3. É deste acórdão proferido pelo Supremo que se interpõe, ao abrigo da alínea b) do nº 1 do artigo 70.º da Lei do Tribunal Constitucional (Lei nº 28/82: LTC), o presente recurso de constitucionalidade. Nele se pretende que o Tribunal aprecie a constitucionalidade das normas constantes dos artigos 77.º, 78.º e 81.º do Código Penal, na interpretação, atrás já transcrita, que fora já identificada nas alegações do recurso para o Supremo.

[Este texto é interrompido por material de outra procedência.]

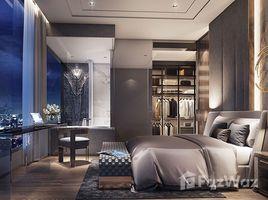 1 Bedroom Condo for sale in Khlong Tan Nuea, Bangkok Hyde Heritage Thonglor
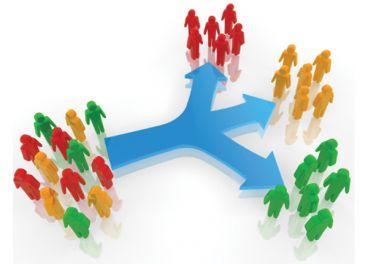 دسته بندی و طبقه بندی مشتریان در CRM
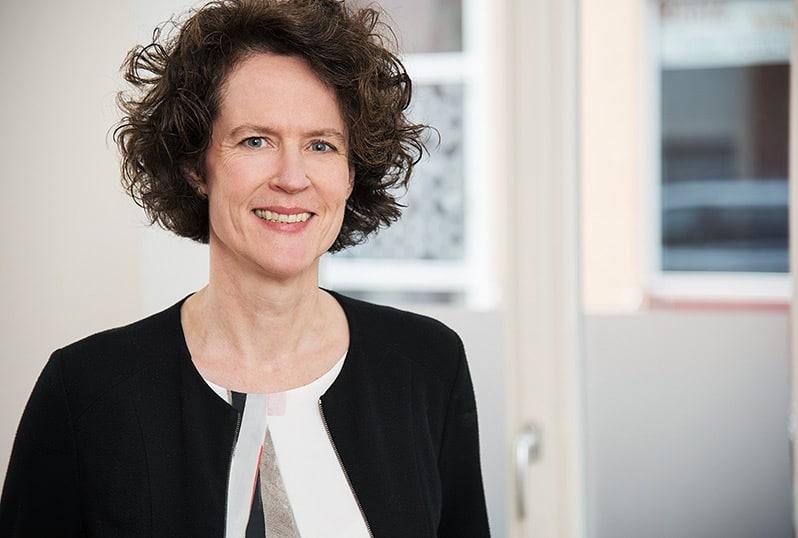 Rechtsanwältin Dagmar Wilde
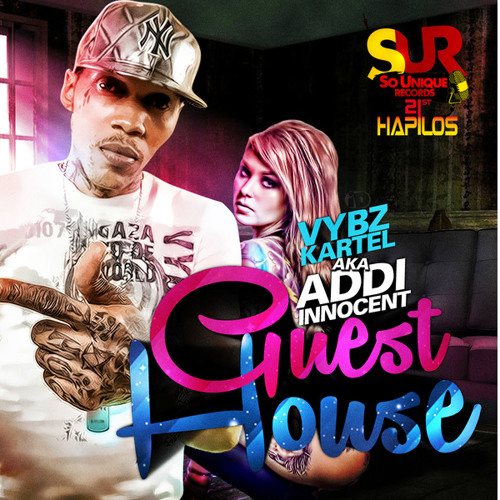 Vybz Kartel - Guest House - So Unique Records - April 2014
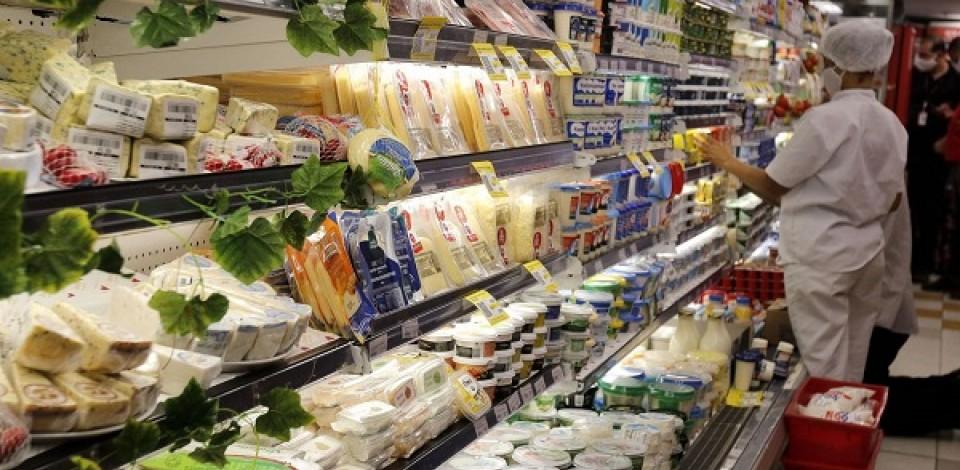 IGP-DI registra alta da inflação de 3,87% em agosto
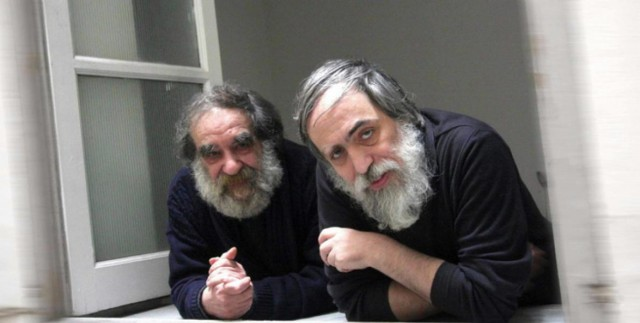 Franco Maresco e Franco Scaldati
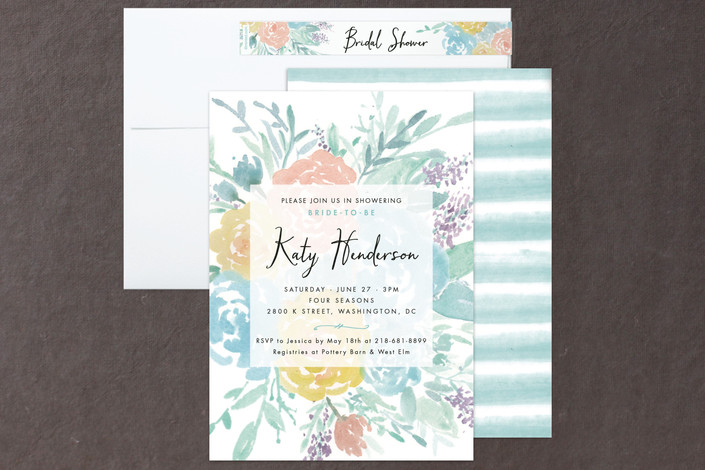 among the flowers watercolor floral bridal shower invitations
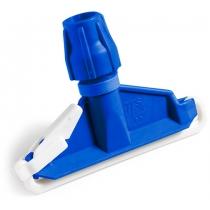 Зажим для мопов пластиковый голубой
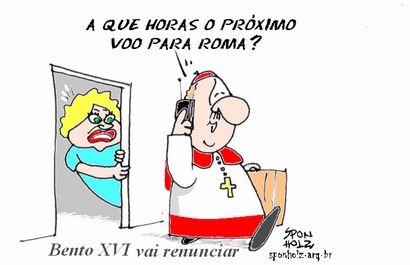 Bento XVI vai renunciar e Lula quer vaga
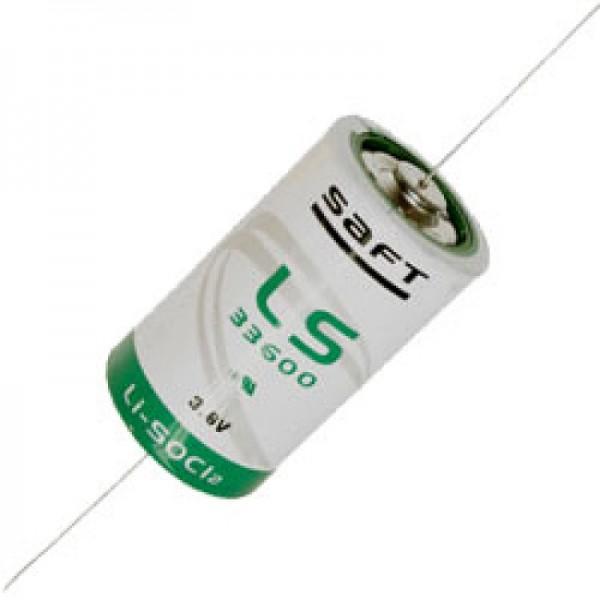 SAFT LS33600CNA Lithium Batterie 3.6V Primary LS 33600 CNA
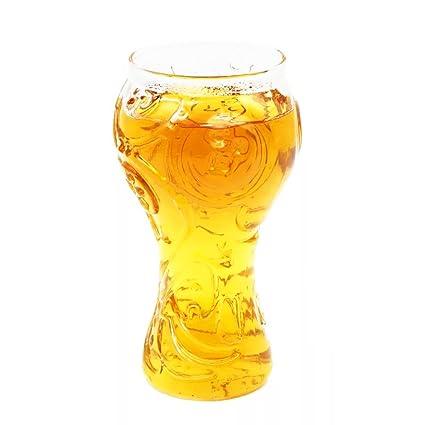 Runfon Vidrio de Cerveza Copa del Mundo 2018 Rusia FIFA Taza de Cerveza Botella Cerveza para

4. Admitido o recurso no Tribunal Constitucional, veio o recorrente apresentar as suas alegações, que concluiu do seguinte modo:
1°
Com o presente recurso, pretende o recorrente ver apreciada a inconstitucionalidade dos artigos 77°, 78°, e 81º do Código penal, quando os mesmos permitem que, em sede de cúmulo jurídico superveniente, seja desconsiderada uma pena única já cumprida e extinta, alcançada em cúmulo jurídico prévio.
2°
Ou seja actualmente quando se interpreta e aplica os artigos 77°, n° 1 e 2 e 78° do CP em termos de se efectuar um cúmulo jurídico de várias penas parcelares vai desconsiderar uma pena alcançada anteriormente em sede de cúmulo jurídico de outras penas parcelares, desagregando essa pena única e que já foi extinta pelo cumprimento, e vai incorporar todas e cada uma dessas penas cumuladas, consideradas agora atomisticamente, na soma aritmética que se efectua para alcançar o limite máximo da pena aplicável no cúmulo jurídico em causa.
3º
No enunciado literal da lei também nada permite que se destrua essa pena, retirando-lhe valor legal, e vir posteriormente em sede cúmulo jurídico trazer agora cada uma das penas judicialmente unificadas, desconsiderando a pena única cumprida pelo condenado e cuja extinção foi decretada judicialmente.
4º
Desta forma existe um duplo desrespeito por autos judiciais: o que unificou as penas e o que decretou a extinção da pena única.
5º
No caso do recorrente eleva-se para 23 anos o máximo da pena de prisão, quando se não tivesse operado a desagregação do cúmulo já formado o máximo tinham-se salvo 3 anos e 2 meses.
6º
Os artigos 77°, 78° e 81° do Código Penal quando prevêem que, em sede de cúmulo jurídico superveniente, seja desconsiderada uma pena única já cumprida e extinta alcançada em cúmulo já que integraram essa pena única são materialmente inconstitucionais por violação dos artigos 27°, n° 1, 29°, n° 4 e n° 5, 32°, n° 1 da Constituição.
7º
Na realidade o arguido não só é condenado duas vezes pelo mesmo crime, como se aplica uma medida punitiva não prevista à data da prática dos factos, como se vem ainda trazer ao arguido o ressurgir de uma pena que para ele já estava terminada e posta de parte, que estava transitada em julgado, e trânsito esse cuja garantia é violada.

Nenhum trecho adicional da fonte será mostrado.